Większość kobiet, które mrożą swoje komórki jajowe, nigdy ich nie użyje

by

Mrożenie komórek jajowych staje się w wielu miejscach na świecie co raz modniejszym sposobem na „przedłużenie płodności”. Technika ta w założeniu ma dawać kobietom więcej czasu na realizowanie kariery zawodowej czy też na „znalezienie odpowiedniego partnera”. W dłuższej perspektywie okazuje się być jednak nieskuteczna. Badania przeprowadzone przez klinikę niepłodności w Melbourne wskazują, że spośród kobiet, które zamrażają swoje komórki jajowe, zaledwie kilka z nich decyduje się na ich późniejsze wykorzystanie. Podobne wyniki w tej dziedzinie przyniosły badania przeprowadzone wcześniej w Kalifornii.

 

W przeprowadzonym w Australii badaniu wzięło udział 100 kobiet, które w latach pomiędzy 1999 i 2014 zamroziły swoje komórki jajowe w celu „opóźnienia prokreacji”. Decyzję podjęły bez żadnych wskazań medycznych.

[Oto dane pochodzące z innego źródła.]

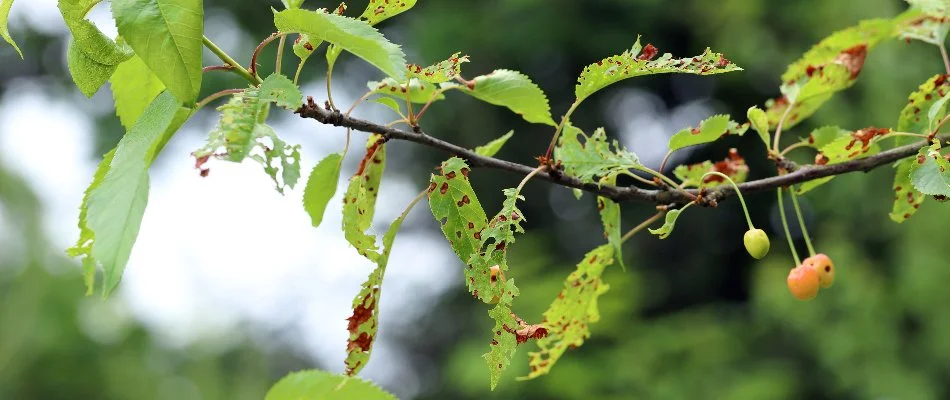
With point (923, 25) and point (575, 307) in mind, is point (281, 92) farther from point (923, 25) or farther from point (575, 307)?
point (923, 25)

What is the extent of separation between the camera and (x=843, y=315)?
490 centimetres

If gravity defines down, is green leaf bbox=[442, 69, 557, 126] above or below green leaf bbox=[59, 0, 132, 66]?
above

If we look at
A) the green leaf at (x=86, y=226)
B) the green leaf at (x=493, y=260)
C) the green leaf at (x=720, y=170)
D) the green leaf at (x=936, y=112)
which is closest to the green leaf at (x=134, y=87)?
the green leaf at (x=86, y=226)

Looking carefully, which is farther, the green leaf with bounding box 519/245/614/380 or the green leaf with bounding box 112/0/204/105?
the green leaf with bounding box 519/245/614/380

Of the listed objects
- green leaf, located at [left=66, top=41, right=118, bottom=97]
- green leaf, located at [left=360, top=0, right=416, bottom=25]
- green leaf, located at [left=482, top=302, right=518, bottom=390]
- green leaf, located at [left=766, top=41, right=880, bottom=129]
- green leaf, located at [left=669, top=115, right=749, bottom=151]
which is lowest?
green leaf, located at [left=482, top=302, right=518, bottom=390]

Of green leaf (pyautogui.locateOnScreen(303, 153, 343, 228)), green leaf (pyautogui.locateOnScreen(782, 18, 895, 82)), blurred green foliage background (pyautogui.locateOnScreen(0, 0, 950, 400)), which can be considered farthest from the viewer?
blurred green foliage background (pyautogui.locateOnScreen(0, 0, 950, 400))

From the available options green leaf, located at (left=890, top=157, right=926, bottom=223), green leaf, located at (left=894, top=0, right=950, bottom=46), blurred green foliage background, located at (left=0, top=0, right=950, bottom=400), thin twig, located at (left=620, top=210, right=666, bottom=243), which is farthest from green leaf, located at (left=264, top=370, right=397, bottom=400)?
blurred green foliage background, located at (left=0, top=0, right=950, bottom=400)

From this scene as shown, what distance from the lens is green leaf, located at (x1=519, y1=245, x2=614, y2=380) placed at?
1006 mm

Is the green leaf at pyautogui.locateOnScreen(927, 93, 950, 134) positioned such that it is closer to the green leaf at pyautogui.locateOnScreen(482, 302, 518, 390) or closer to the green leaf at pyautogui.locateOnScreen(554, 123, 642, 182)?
the green leaf at pyautogui.locateOnScreen(554, 123, 642, 182)

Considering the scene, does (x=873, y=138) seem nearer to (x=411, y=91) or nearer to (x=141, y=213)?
(x=411, y=91)

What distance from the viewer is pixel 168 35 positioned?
0.62m

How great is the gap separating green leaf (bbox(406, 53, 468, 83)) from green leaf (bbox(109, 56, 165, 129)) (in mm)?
209

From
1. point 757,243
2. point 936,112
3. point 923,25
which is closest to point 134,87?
point 757,243

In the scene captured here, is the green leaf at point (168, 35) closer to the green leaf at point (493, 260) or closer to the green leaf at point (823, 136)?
the green leaf at point (493, 260)
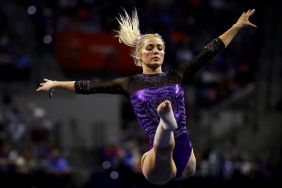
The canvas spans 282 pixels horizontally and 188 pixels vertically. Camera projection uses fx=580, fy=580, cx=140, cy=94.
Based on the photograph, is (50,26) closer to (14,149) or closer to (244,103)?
(14,149)

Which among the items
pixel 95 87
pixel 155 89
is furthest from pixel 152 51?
pixel 95 87

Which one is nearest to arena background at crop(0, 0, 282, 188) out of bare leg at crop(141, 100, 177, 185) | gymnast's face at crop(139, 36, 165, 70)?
bare leg at crop(141, 100, 177, 185)

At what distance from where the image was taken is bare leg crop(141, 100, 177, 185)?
4941mm

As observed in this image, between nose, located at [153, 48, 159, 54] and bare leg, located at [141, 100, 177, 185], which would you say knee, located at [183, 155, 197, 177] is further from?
nose, located at [153, 48, 159, 54]

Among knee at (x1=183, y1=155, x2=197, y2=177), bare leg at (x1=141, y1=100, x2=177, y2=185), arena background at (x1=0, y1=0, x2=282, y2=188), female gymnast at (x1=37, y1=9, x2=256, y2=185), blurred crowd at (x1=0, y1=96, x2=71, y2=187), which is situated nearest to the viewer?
bare leg at (x1=141, y1=100, x2=177, y2=185)

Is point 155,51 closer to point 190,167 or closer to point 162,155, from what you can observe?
point 162,155

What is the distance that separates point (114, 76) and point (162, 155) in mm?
8537

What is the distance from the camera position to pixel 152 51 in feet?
18.7

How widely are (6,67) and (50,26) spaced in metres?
1.54

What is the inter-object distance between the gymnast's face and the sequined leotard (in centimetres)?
14

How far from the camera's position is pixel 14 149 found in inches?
476

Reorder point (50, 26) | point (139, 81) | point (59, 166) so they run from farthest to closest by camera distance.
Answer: point (50, 26) < point (59, 166) < point (139, 81)

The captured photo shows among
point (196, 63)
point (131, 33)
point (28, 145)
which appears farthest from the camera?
point (28, 145)

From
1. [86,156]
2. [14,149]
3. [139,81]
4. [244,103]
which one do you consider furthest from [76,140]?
[139,81]
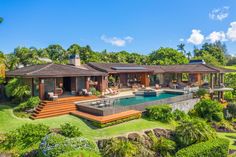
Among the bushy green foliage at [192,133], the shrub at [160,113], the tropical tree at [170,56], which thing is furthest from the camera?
the tropical tree at [170,56]

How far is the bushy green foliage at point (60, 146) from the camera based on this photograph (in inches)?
321

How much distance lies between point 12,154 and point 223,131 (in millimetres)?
16794

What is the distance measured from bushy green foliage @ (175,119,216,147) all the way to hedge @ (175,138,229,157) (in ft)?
2.79

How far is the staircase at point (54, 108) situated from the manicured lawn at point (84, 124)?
696 millimetres

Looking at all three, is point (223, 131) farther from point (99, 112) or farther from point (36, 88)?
point (36, 88)

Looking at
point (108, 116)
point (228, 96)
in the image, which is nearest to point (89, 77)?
point (108, 116)

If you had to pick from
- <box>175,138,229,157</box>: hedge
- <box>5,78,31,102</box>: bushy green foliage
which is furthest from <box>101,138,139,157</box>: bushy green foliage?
<box>5,78,31,102</box>: bushy green foliage

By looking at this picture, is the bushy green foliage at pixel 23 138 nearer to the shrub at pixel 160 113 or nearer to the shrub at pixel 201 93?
the shrub at pixel 160 113

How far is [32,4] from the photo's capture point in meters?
19.1

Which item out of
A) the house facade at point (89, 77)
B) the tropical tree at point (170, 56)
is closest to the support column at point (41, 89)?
the house facade at point (89, 77)

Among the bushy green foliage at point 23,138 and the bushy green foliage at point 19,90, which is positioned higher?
the bushy green foliage at point 19,90

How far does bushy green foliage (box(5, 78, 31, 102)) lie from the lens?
17.2 metres

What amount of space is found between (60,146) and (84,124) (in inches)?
213

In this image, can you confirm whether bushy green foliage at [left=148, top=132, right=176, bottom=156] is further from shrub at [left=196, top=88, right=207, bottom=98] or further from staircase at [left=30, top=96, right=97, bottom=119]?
shrub at [left=196, top=88, right=207, bottom=98]
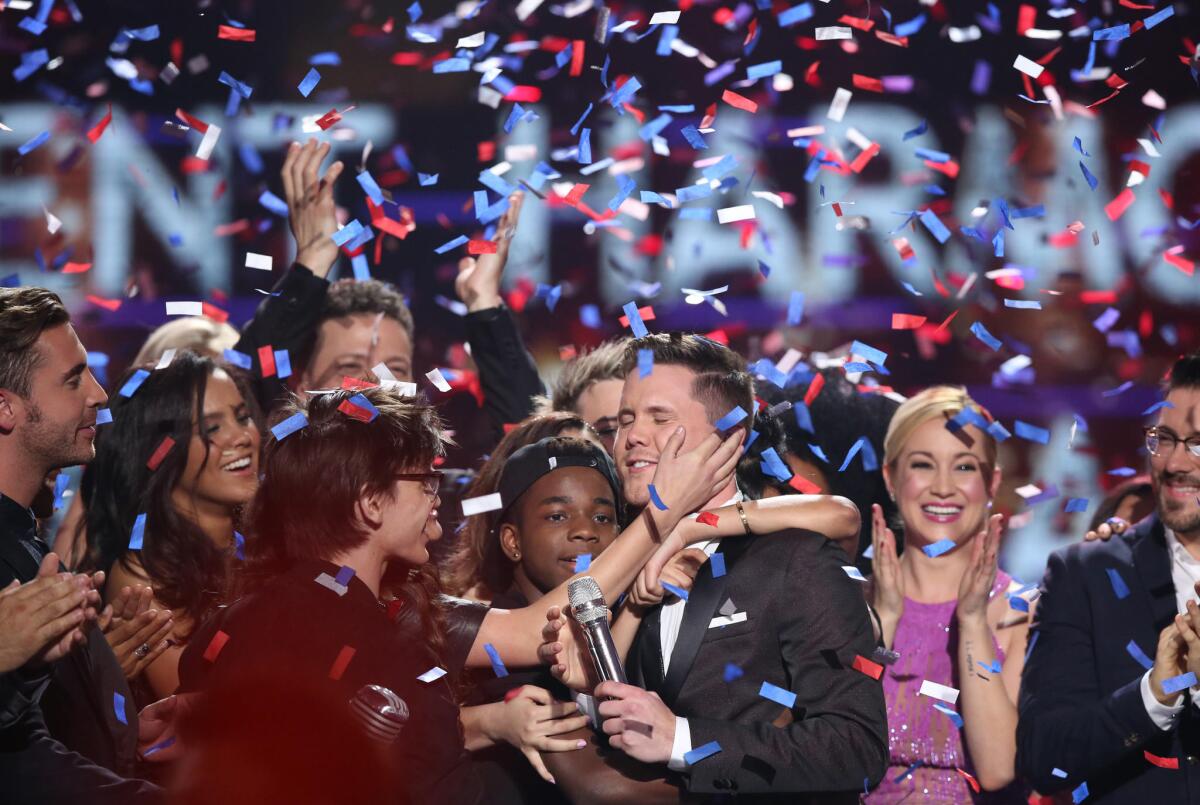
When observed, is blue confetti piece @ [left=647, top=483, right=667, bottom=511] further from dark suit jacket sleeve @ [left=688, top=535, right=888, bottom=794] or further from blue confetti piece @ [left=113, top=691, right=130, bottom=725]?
blue confetti piece @ [left=113, top=691, right=130, bottom=725]

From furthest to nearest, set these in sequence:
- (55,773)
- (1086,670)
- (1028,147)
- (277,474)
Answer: (1028,147) < (1086,670) < (277,474) < (55,773)

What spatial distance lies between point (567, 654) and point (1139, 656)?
4.64 feet

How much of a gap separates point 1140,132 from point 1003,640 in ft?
8.90

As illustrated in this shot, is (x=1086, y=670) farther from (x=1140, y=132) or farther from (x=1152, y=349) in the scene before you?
(x=1140, y=132)

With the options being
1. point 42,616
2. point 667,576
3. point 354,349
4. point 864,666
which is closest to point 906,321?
point 354,349

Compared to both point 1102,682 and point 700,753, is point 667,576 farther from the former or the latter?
point 1102,682

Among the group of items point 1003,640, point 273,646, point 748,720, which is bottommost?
point 1003,640

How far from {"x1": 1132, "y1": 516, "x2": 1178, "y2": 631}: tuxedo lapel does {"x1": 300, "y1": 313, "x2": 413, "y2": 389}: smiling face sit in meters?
2.23

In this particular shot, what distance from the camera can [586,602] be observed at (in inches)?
103

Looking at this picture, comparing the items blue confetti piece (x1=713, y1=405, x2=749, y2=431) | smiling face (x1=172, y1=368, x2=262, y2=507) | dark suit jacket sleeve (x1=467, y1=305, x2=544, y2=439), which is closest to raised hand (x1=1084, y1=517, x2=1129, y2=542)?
blue confetti piece (x1=713, y1=405, x2=749, y2=431)

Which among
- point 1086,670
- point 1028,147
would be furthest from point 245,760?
point 1028,147

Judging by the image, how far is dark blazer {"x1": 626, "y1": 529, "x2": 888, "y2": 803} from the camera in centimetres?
268

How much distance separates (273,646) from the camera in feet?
8.61

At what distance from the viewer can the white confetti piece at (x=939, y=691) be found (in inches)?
135
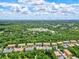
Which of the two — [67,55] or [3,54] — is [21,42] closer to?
[3,54]

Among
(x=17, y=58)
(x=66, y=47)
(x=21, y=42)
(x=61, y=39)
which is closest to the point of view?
(x=17, y=58)

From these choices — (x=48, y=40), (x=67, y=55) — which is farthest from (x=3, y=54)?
(x=48, y=40)

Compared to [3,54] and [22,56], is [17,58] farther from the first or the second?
[3,54]

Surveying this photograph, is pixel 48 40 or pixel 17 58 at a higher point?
pixel 17 58

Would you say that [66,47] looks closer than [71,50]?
No

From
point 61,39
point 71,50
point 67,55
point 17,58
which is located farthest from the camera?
point 61,39

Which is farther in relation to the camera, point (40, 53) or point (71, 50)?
point (71, 50)

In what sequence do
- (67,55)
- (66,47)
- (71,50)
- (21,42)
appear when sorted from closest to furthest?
(67,55)
(71,50)
(66,47)
(21,42)

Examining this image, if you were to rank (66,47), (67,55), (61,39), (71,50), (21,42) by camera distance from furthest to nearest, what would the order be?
(61,39)
(21,42)
(66,47)
(71,50)
(67,55)

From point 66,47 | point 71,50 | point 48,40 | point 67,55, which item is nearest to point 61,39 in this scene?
point 48,40
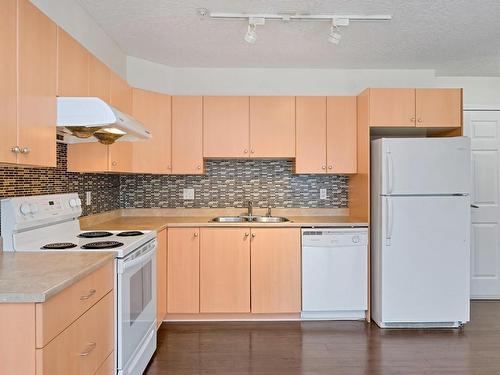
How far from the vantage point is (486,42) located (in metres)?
3.19

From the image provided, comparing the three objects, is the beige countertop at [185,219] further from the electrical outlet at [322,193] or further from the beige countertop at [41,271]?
the beige countertop at [41,271]

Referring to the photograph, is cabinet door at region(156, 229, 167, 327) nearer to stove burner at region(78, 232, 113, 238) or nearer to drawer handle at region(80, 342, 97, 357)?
stove burner at region(78, 232, 113, 238)

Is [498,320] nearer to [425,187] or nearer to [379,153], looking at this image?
[425,187]

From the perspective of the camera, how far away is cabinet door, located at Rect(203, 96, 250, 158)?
11.8ft

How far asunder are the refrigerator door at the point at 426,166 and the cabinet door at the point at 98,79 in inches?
87.8

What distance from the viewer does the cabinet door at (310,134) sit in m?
3.60

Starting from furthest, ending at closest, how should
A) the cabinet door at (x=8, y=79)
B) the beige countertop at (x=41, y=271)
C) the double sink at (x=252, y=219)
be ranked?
the double sink at (x=252, y=219), the cabinet door at (x=8, y=79), the beige countertop at (x=41, y=271)

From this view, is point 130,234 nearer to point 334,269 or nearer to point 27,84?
point 27,84

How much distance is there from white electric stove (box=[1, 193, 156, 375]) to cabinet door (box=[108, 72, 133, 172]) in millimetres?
444

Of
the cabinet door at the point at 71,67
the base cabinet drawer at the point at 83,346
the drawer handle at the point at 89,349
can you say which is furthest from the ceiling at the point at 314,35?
the drawer handle at the point at 89,349

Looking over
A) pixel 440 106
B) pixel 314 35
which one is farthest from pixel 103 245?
pixel 440 106

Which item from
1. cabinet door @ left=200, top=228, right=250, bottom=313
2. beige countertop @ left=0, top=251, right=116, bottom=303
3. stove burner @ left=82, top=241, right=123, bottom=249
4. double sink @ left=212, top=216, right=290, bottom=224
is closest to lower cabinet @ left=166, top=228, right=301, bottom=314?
cabinet door @ left=200, top=228, right=250, bottom=313

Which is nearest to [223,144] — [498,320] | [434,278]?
[434,278]

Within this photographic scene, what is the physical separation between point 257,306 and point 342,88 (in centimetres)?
233
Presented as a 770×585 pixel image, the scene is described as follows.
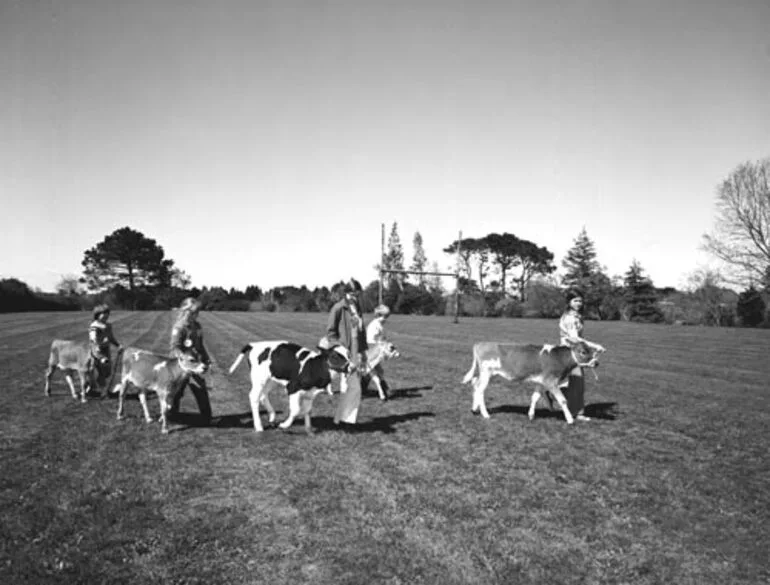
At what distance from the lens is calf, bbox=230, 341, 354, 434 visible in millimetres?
8547

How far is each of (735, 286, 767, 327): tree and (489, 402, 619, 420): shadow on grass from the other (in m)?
43.8

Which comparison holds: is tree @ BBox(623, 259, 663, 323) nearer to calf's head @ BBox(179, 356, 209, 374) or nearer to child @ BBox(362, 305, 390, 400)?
child @ BBox(362, 305, 390, 400)

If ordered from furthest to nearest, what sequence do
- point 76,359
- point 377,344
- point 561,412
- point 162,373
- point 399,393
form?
1. point 399,393
2. point 377,344
3. point 76,359
4. point 561,412
5. point 162,373

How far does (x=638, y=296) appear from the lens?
202 ft

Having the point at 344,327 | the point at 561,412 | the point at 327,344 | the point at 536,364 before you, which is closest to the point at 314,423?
the point at 327,344

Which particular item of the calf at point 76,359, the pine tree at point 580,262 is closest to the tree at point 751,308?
the pine tree at point 580,262

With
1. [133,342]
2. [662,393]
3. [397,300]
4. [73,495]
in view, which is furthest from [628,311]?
[73,495]

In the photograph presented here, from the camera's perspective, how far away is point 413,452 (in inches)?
307

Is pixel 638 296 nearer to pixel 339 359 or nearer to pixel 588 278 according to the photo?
pixel 588 278

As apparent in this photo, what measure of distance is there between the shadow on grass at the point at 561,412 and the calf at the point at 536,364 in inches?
21.7

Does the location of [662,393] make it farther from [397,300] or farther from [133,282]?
[133,282]

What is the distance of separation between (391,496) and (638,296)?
65.0m

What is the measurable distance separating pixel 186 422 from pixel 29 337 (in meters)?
23.3

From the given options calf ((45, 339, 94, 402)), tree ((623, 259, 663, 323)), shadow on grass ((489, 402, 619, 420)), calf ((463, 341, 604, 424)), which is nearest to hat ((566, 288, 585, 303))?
calf ((463, 341, 604, 424))
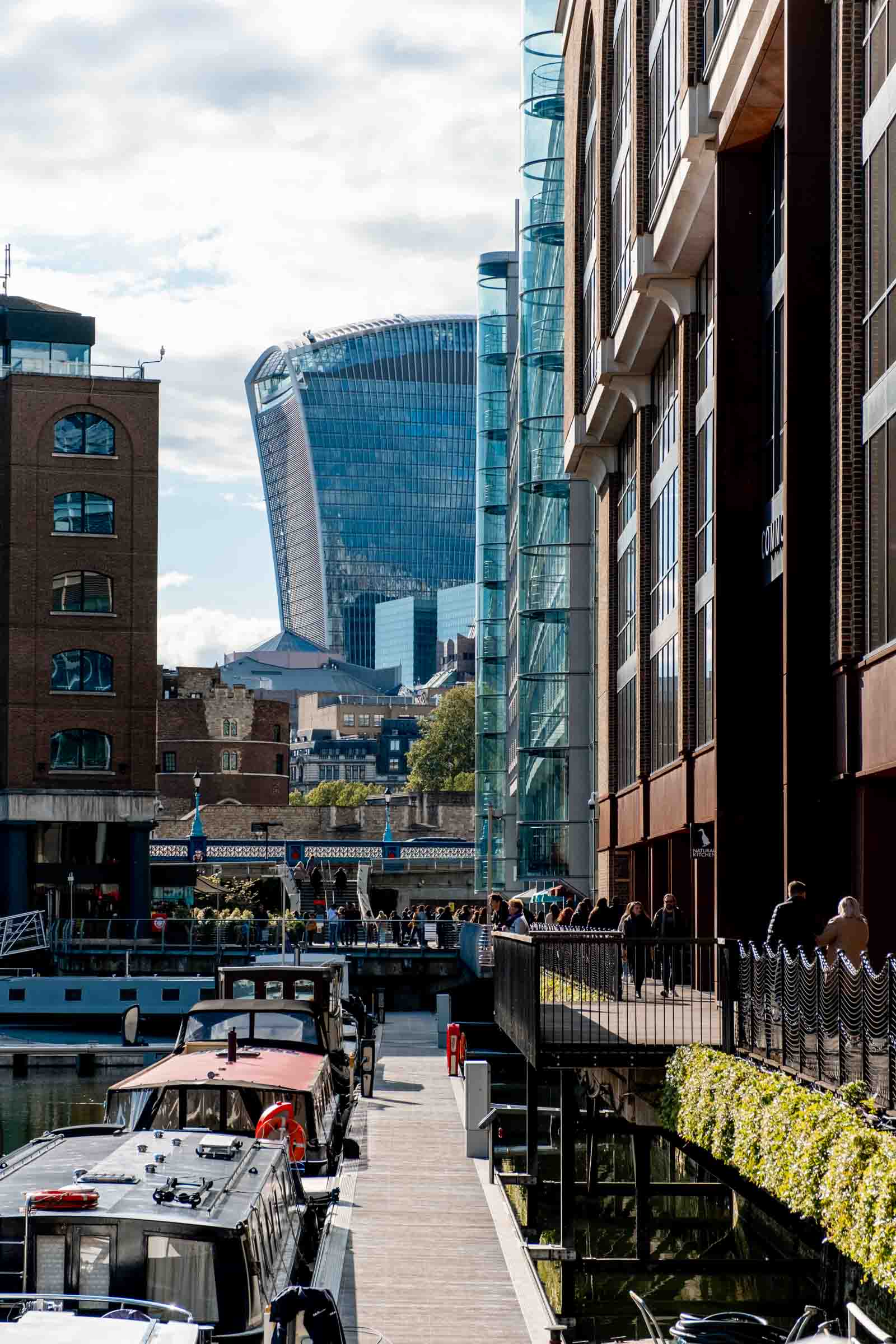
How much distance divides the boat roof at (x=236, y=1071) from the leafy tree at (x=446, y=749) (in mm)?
159406

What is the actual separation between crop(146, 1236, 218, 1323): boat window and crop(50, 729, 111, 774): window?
57.9 meters

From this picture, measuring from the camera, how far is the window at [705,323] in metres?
36.2

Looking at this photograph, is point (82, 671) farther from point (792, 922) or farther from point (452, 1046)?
point (792, 922)

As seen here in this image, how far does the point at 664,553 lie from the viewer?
42.6 metres

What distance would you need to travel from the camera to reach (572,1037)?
74.8 ft

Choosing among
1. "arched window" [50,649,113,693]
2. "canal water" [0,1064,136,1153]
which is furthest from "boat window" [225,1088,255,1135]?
"arched window" [50,649,113,693]

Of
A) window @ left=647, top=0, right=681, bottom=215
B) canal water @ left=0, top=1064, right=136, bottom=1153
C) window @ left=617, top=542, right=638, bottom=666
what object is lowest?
canal water @ left=0, top=1064, right=136, bottom=1153

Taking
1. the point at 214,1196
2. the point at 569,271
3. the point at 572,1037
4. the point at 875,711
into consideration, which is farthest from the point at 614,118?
the point at 214,1196

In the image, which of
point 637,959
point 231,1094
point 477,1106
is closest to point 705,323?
point 477,1106

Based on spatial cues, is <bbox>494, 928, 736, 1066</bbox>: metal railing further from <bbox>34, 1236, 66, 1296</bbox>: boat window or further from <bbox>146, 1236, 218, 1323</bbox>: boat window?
<bbox>34, 1236, 66, 1296</bbox>: boat window

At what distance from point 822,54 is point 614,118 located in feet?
72.2

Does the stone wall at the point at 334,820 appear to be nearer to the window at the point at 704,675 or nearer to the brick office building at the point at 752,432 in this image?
the brick office building at the point at 752,432

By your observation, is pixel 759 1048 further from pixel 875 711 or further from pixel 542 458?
pixel 542 458

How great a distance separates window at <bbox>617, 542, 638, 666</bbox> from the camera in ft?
158
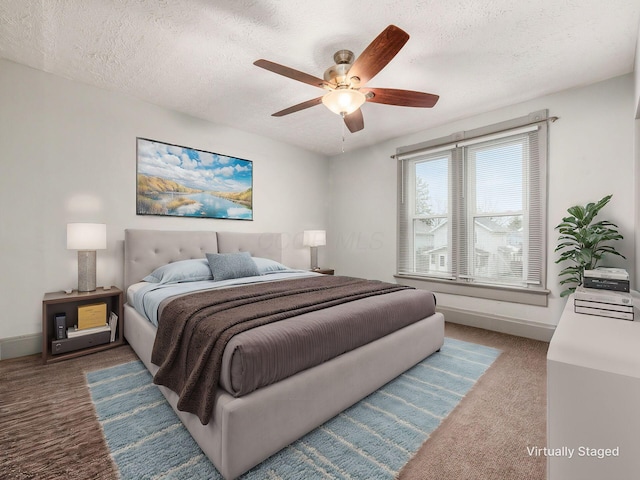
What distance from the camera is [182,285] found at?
A: 2715mm

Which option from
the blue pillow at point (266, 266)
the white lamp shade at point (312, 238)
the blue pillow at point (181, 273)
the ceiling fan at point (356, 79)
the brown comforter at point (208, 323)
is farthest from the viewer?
the white lamp shade at point (312, 238)

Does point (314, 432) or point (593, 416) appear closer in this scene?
point (593, 416)

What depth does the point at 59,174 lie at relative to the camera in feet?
9.14

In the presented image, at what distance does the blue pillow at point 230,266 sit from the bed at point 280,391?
72cm

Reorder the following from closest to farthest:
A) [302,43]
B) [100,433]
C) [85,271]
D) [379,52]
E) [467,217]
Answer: [100,433] < [379,52] < [302,43] < [85,271] < [467,217]

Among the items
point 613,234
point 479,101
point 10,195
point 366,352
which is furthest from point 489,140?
point 10,195

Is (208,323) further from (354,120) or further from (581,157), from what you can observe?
(581,157)

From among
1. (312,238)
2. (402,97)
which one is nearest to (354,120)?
(402,97)

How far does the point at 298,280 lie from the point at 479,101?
9.16 ft

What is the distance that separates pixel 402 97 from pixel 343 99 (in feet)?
1.62

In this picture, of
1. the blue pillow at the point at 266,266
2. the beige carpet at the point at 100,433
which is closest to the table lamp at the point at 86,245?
the beige carpet at the point at 100,433

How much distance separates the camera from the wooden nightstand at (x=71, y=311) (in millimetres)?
2467

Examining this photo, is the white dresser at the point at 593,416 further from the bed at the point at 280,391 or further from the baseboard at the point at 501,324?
the baseboard at the point at 501,324

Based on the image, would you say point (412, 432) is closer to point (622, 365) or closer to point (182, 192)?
point (622, 365)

Ich średni wiek w momencie kriokonserwacji jajeczek wynosił 37 lat, oraz ok. 40 lat kiedy przeprowadzano było badanie. 86% kobiet w momencie poddania się procedurze zamrożenia swoich komórek jajowych były singielkami; w chwili badania ich procent wynosił 67%.

 

Na koniec badania, zaledwie 6% z wszystkich kobiet, użyła swoich jajeczek, a 3% utrzymało ciążę. 22% kobiet zaszła w ciążę, lecz bez użycia zamrożonych gamet – do poczęcia doszło drogą naturalną bądź przy zastosowaniu sztucznego zapłodnienia in vitro przy użyciu „świeżych jajeczek”. Większość badanych kobiet wyjaśniła, że nie chce zostać samotnymi matkami dlatego woli począć dziecko naturalnie.

 

Autorzy badania uważają, że powyższe statystyki powinny być przedstawiane kobietom, które zamierzają zamrozić swoje komórki jajowe. Szczególnie te wyniki, które pokazują liczbę utrzymanych ciąż. Szacuje się, że z 8 zamrożonych jajeczek, a następnie zapłodnionych męskimi komórkami rozrodczymi, szanse na urodzenie dziecka wynoszą 41% – u kobiet, które mroziły swoje komórki w wieku poniżej 35. roku życia, oraz 20% – u kobiet powyżej 35. roku życia.